Once one of the biggest department stores in the city, the firm officially known as Raphael Weill & Co. was born as Davidson & Lane in June of 1854. Weill joined the firm the following year and became a partner upon Lane's retirement in 1858. In 1863 they moved from quarters on Sacramento to the Lick block on Montgomery. Then in 1870 built their own building at Post and Kearny.
In 1885 Lane retired, and Weill continued with his brother, Henry Weill, Eugene Gallvis and Albert Roullier as partners. All four were French by birth and Jewish. Weill was legendary for his generosity. When the city - including his store - was destroyed in 1906, he donated 5000 dresses and ladies' suits to the relief effort. When a number of his staff were drafted in WWI, he kept them on his payroll at half wages for the duration. His was one of the first firms to offer vacation and sick pay. He was also a founding member of the Bohemian Club, in which he was very active, and served for a time on the Board of Education.

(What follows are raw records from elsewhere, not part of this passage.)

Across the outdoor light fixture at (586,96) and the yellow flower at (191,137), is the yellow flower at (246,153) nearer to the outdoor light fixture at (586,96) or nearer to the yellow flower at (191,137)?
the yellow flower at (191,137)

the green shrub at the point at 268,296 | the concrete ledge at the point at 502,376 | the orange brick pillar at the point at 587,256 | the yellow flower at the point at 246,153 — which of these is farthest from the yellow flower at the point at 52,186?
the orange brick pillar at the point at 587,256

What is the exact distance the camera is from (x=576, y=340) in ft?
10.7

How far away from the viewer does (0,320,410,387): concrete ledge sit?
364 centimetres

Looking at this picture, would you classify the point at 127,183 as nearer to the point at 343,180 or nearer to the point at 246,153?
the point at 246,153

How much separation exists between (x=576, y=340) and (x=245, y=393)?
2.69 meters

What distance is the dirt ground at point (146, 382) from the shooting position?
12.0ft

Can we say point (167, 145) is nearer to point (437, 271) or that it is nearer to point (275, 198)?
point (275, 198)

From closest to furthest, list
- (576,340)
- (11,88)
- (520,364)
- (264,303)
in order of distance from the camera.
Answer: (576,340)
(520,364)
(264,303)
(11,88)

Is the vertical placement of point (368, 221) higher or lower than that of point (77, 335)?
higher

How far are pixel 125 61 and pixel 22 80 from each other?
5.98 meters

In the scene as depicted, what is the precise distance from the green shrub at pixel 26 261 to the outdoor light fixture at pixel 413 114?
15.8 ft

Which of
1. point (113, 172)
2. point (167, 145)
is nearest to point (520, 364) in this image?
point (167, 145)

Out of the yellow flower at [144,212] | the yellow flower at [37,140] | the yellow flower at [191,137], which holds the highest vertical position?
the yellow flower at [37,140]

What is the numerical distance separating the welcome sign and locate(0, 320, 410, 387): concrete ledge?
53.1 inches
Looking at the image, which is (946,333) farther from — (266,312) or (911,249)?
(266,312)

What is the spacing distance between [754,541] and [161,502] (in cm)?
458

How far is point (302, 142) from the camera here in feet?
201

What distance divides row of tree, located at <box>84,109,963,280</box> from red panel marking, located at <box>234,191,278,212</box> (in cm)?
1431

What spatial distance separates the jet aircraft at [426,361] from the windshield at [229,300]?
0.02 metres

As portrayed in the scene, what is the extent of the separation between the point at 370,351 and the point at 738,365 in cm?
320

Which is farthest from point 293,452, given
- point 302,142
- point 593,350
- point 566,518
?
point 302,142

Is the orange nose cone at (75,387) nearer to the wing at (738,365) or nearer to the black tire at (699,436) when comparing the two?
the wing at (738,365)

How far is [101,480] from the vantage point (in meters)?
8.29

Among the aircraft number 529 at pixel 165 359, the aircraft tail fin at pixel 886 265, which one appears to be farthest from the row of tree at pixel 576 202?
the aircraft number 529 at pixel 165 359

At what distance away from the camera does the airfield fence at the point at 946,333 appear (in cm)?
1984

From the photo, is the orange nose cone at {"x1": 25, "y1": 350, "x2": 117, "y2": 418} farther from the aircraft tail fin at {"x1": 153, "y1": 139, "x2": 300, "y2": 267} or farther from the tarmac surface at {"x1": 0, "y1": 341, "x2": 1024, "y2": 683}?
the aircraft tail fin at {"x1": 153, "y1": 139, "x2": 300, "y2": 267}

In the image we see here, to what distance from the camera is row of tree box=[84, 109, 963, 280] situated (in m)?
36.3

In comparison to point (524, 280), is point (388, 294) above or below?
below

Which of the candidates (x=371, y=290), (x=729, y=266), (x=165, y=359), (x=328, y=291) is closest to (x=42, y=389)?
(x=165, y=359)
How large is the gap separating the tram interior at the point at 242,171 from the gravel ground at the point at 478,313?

The store's name appears to stem from a resemblance between the Kearny store and the Grand Maison de Blanc in Paris. After the fire, Alert Pissis was hired to design the new building at Grant & Sutter. He chose a Beaux Arts design with Federalist overtones, probably more than coincidentally recalling the President's house in Washington DC.
The Store closed in the 1965, a victim of changing times. The building, however has survived. In another example of adaptive re-use, the first floor continues in retail as the flagship of the Banana Republic Stores, and the upper floors now serve as a parking garage.